All plants have been chopped up and are now in jars curing. What a huge learning experience this has been. Few things went wrong and I made a few mistakes here and there. All in all I'm happy with my results. I basically only utilized 2 x 600w bulbs because this room was shared with 2 partners and this is what I ended up with.

Girl scout cookies - 76 grams dry
Cookies frost - 64 grams dry
Blueberry haze - 89 grams dry
White Critical - 192 grams dry
Critical kush - 217 grams dry

I got some random bud pics.

1st pic - Frosted cookies
2nd - Girl scout cookies
3rd - Critical kush
4th - White Critical
5th - Blueberry Haze


----------



## Hot Diggity Sog (May 15, 2015)

Savagex510 said:


> All plants have been chopped up and are now in jars curing. What a huge learning experience this has been. Few things went wrong and I made a few mistakes here and there. All in all I'm happy with my results. I basically only utilized 2 x 600w bulbs because this room was shared with 2 partners and this is what I ended up with.
> 
> Girl scout cookies - 76 grams dry
> Cookies frost - 64 grams dry
> ...


Buds look great. Looks like you got about 1/2 gram per watt. From what you learned, what might you do differently now to try and increase yield? What are some of the positive and negative things you learned?


----------



## Savagex510 (May 15, 2015)

For one, less is more. I did a long veg. with this generation but the fact that I cramped them all up next to only 2 bulbs basically destroyed yield. I saw the potential for sure. I ran 7 per bulb and these were huge vegetated plants plus the fact my partners were pushing their plants next to mine. Anyway, I plan to keep a strict 5 per bulb minimum with a much less veg time. I have a feeling I'll come out with similar results. Something else I plan to improve is all the bottom shake branches I got. For sure going to lollipop the next generation. The plants will spend more energy on the tops than the bottom shake/branches. Also, a lot of the ladies took damage from underwatering during flower, which is pretty much permanent damage. Point is, I need to be on point about a lot of things now. I know my gram per watt ratio can up for sure.


----------



## mrtibbs316 (May 16, 2015)

Great diary mate.

It cant always go perfect, but at least you have learned from it.

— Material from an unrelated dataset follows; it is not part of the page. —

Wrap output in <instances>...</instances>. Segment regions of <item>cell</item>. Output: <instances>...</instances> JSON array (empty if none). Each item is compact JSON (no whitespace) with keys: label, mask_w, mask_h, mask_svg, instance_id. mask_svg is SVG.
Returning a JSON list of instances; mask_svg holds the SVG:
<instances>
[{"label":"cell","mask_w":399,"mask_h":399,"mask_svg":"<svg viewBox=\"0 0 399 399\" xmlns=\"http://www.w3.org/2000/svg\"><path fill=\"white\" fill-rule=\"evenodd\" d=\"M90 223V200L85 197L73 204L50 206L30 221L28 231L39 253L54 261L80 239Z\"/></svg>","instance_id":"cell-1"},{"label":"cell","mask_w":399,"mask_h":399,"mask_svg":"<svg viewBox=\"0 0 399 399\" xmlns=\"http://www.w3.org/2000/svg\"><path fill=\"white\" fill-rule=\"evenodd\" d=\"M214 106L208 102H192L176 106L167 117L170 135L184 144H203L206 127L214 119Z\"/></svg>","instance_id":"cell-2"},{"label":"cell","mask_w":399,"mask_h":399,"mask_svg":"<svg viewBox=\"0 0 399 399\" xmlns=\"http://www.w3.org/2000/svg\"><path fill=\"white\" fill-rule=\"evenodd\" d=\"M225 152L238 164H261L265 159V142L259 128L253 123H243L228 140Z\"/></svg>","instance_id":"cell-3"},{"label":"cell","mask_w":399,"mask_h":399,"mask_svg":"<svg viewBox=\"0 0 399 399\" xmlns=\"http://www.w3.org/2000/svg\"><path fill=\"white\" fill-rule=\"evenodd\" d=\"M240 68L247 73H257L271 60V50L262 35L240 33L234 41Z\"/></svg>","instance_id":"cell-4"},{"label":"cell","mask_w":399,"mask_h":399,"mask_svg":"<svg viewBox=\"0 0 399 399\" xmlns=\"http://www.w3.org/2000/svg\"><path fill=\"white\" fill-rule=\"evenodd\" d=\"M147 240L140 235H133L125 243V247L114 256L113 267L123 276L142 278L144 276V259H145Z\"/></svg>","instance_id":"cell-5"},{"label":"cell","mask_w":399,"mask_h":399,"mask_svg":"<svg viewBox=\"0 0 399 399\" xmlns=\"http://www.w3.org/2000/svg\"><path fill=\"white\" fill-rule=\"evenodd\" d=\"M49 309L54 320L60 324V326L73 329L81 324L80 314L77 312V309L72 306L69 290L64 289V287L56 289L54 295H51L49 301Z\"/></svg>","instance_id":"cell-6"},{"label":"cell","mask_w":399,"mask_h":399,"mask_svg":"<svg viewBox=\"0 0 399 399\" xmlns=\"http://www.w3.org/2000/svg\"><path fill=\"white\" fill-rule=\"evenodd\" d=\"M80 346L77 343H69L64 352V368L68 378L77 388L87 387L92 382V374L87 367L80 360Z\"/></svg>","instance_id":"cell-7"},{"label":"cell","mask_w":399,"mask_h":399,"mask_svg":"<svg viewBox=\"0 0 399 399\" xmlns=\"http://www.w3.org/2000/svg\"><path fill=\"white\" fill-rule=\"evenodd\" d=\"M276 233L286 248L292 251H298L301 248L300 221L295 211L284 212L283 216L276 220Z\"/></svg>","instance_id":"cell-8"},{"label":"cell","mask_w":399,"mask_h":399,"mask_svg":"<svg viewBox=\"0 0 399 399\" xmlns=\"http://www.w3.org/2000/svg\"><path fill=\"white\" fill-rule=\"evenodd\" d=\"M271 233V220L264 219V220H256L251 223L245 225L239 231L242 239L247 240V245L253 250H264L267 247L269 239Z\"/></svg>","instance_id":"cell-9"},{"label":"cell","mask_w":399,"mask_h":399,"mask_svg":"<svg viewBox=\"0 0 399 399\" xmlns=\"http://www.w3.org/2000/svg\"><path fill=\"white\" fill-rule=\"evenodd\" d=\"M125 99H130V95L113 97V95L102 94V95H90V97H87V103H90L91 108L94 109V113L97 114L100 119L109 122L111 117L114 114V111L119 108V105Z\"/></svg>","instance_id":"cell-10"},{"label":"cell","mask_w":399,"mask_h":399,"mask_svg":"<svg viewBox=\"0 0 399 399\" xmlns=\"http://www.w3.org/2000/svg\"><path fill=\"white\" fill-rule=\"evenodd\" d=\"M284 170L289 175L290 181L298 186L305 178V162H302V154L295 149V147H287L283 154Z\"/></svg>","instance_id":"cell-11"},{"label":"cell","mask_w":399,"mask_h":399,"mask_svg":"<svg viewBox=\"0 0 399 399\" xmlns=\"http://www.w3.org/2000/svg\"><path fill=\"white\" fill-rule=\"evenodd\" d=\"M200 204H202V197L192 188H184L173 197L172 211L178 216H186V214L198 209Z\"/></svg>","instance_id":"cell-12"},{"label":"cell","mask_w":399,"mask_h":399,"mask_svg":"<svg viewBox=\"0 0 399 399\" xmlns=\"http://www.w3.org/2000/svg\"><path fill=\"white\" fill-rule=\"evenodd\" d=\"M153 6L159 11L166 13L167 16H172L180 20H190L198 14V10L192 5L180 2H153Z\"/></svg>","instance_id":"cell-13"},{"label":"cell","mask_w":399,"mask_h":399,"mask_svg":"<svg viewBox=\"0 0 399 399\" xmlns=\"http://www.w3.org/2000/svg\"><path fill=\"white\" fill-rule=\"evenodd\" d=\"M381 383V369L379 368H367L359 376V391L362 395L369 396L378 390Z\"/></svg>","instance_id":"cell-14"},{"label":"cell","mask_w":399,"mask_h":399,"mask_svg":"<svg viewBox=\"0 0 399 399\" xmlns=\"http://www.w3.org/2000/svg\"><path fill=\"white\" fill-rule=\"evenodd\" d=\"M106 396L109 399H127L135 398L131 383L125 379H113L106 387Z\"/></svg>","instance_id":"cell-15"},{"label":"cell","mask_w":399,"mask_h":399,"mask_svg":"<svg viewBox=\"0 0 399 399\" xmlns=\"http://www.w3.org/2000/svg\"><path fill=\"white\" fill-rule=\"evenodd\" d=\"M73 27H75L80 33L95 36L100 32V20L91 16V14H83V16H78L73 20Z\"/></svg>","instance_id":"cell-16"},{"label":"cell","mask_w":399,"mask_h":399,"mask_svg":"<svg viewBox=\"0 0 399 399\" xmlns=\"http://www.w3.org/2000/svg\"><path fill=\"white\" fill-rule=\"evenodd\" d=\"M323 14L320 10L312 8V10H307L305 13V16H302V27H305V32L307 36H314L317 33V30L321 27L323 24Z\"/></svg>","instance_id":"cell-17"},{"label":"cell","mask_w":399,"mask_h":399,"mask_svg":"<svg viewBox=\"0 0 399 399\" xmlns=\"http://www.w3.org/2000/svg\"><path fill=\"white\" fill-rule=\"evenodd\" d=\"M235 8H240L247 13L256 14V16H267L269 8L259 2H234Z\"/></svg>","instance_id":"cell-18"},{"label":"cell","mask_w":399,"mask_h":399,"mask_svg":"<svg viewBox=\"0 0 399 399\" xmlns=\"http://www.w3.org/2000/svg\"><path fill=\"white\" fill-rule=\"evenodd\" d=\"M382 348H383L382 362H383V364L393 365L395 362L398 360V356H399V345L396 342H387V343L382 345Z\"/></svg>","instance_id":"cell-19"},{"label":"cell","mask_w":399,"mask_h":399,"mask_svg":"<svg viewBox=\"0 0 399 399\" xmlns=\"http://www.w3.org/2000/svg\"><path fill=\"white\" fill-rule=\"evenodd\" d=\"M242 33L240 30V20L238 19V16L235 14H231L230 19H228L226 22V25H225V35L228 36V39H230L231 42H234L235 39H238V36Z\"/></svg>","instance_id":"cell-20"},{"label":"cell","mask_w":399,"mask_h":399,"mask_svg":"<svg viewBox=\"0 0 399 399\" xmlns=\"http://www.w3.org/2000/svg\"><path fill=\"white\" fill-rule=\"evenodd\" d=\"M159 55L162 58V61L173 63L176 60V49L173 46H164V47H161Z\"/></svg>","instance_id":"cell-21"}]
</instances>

I cant wait to start my 1000w vertical grow. You have taught me a lot


----------



## vro (May 16, 2015)

do you think 600s or 1000s are better for this kind of cage growing? there doesnt seem to be that much room a 1000w would have to go back for light pen like it would if you had it on top going under a canopy. i am starting up growing again soon and want to try vert but theres hardly any info out there on vert growing


----------



## ttystikk (May 18, 2015)

vro said:


> do you think 600s or 1000s are better for this kind of cage growing? there doesnt seem to be that much room a 1000w would have to go back for light pen like it would if you had it on top going under a canopy. i am starting up growing again soon and want to try vert but theres hardly any info out there on vert growing


True story, re lack of information.

I've run multiple bulbs vertically, the difference is distance between lamp and leaf; 25-30" for thouies, a bit less for 600W.


----------



## vro (May 18, 2015)

ttystikk said:


> True story, re lack of information.
> 
> I've run multiple bulbs vertically, the difference is distance between lamp and leaf; 25-30" for thouies, a bit less for 600W.


isnt the main reason for a 1000w if you arent growing vert that the light pen goes so much further down the canopy? if you run 600ws there is less room behind the plants for the light to go back so it hits all the areas and the extra light is wasted isnt it? is it better to just use 600s for 1000s for this? ad if you were to do cage growing with a 600w how far do you put the plants behind the bulb? i am reading on icmag but the guy that was going to post how to build his rdwc/vert system got banned so i guess ill never get the info


----------



## ttystikk (May 18, 2015)

Agreed there are a lot of variables. It's a shame we won't get to see what he had planned.


----------



## OGEvilgenius (May 18, 2015)

@vro

So many variables on lights. 1000w DE's are more efficient than 600w of the same type. Whereas 600w is more efficient for digital and magnetic ballasts than 1000w. Growing vertically with 1000's means you need quite a bit of room to really maximize your canopy and surface area and it's less efficient electrically speaking. 600w's are better IMO doing it this way. Both can be done very well. I've got 2x600 stack in my room along with a couple DE for horizontal. Runnin best of both worlds. The 600w twin is killing it though. I have my black widow baby ready to dump buckets of bud on me. I could fit 4 of them around the light plus another 4 small indica type plants in between I think. But at the rate I'm going it's lookin like over a lb for this one plant. Maybe quite a bit more. Will be rotating a few more similar girls in place after the fact.


----------



## vro (May 18, 2015)

OGEvilgenius said:


> @vro
> 
> So many variables on lights. 1000w DE's are more efficient than 600w of the same type. Whereas 600w is more efficient for digital and magnetic ballasts than 1000w. Growing vertically with 1000's means you need quite a bit of room to really maximize your canopy and surface area and it's less efficient electrically speaking. 600w's are better IMO doing it this way. Both can be done very well. I've got 2x600 stack in my room along with a couple DE for horizontal. Runnin best of both worlds. The 600w twin is killing it though. I have my black widow baby ready to dump buckets of bud on me. I could fit 4 of them around the light plus another 4 small indica type plants in between I think. But at the rate I'm going it's lookin like over a lb for this one plant. Maybe quite a bit more. Will be rotating a few more similar girls in place after the fact.


do you place 4 plants around 1 600w? ive read everyone uses bare bulbs for this, what is the most efficient way of cooling a room with these just use fans under them and acs cooling the room?


----------



## OGEvilgenius (May 18, 2015)

2x 600w. I use fresh air exchange. I exchange at 1x the volume of my tent per minute.


----------